Con el spray se usa menos aceite, no obstante voy a hacer los cálculos contando una cucharada repartida en dos plato. Los langostinos dependerán de su tamaño, evidentemente, pero ya sabéis que con la  Flexi+18 puedes comer los que quieras (es un decir) por 3 puntos. Los que empleé yo no eran grandes, pesaban ya pelados 270gm, así que en base a esto cada ensalada me ha salido por 3,5 puntos.

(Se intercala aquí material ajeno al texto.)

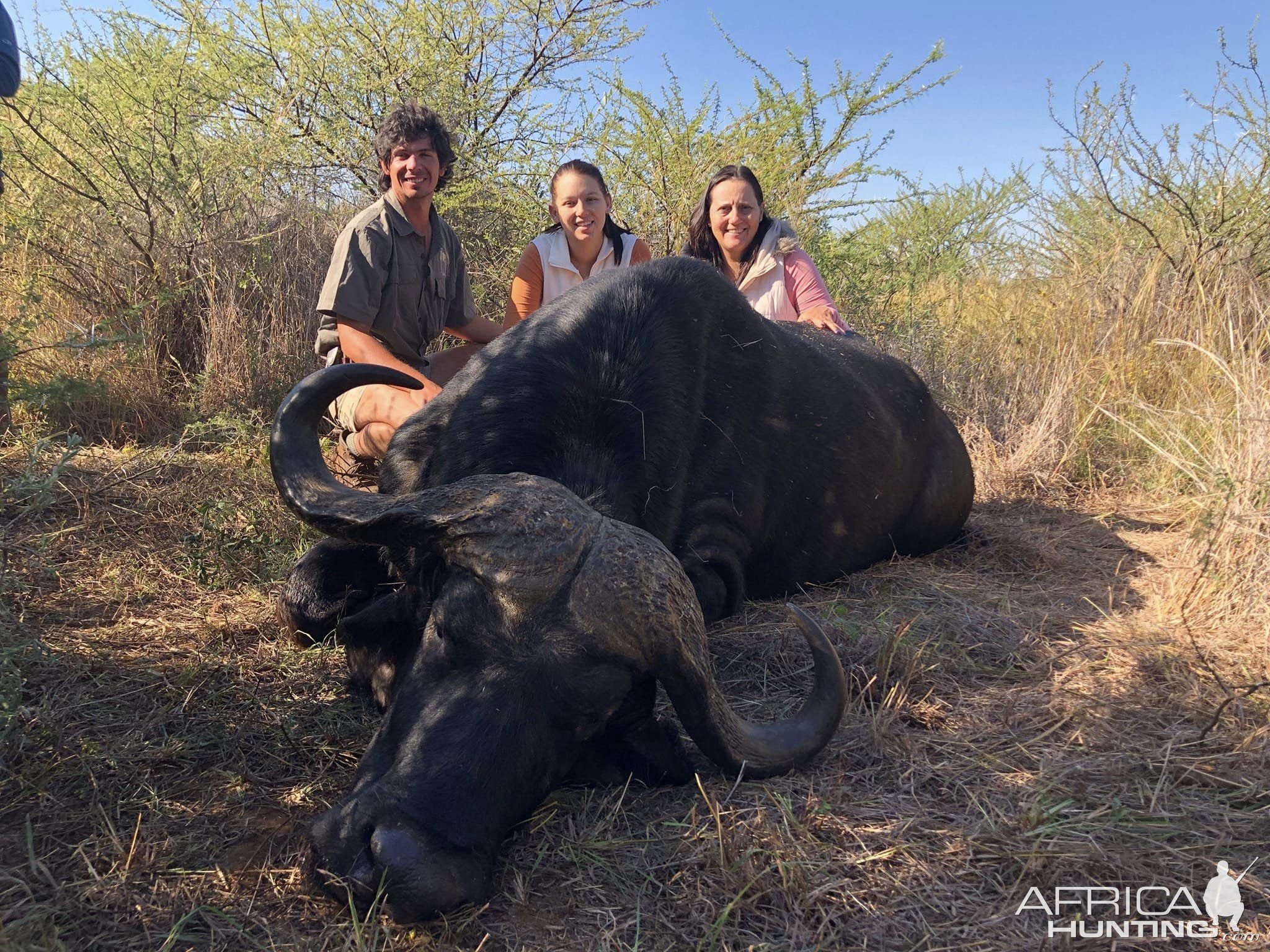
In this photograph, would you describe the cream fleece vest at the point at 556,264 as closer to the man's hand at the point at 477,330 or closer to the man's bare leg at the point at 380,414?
the man's hand at the point at 477,330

Diario de una mujer sencilla (19-9-09)

19. 09. 2009


Para Hoy (19-9-2009)
Afuera de mi ventana… el cielo de un azul intenso  salpicado de nubes densas grisáceas.
Estoy pensando… en lo difícil que es enfrentarse a algo con impotencia.
De los lugares donde aprendemos… de tantas personas que uno va encontrando por el camino.
Me siento agradecida por… que al final no ha sido tan grave la cosa.
Desde la cocina… el horno encendido y un olorcillo… ummm…
Que traigo puesto… pantalón deportivo gris, camiseta azul de manga larga, zapatillas de andar por casa.
Estoy leyendo… tengo que empezar lectura, no sé cuál cogeré.
Lo que espero… que la salud vuelva a quienes la han perdido.
Estoy creando… nada en particular.
Estoy escuchando… el ventilador del ordenador, el teclear, pájaros en la calle.
Por toda la casa… se respira el final del verano.
Una de mis cosas favoritas… ¡El Otoño!
Algunos planes para el fin de la semana… descansar y recuperarse.
Aquí está una foto que pensé compartirles: lechugas iceberg de la huerta, nada que ver con las iceberg de la tienda, ni en textura ni en sabor. Otro mundo.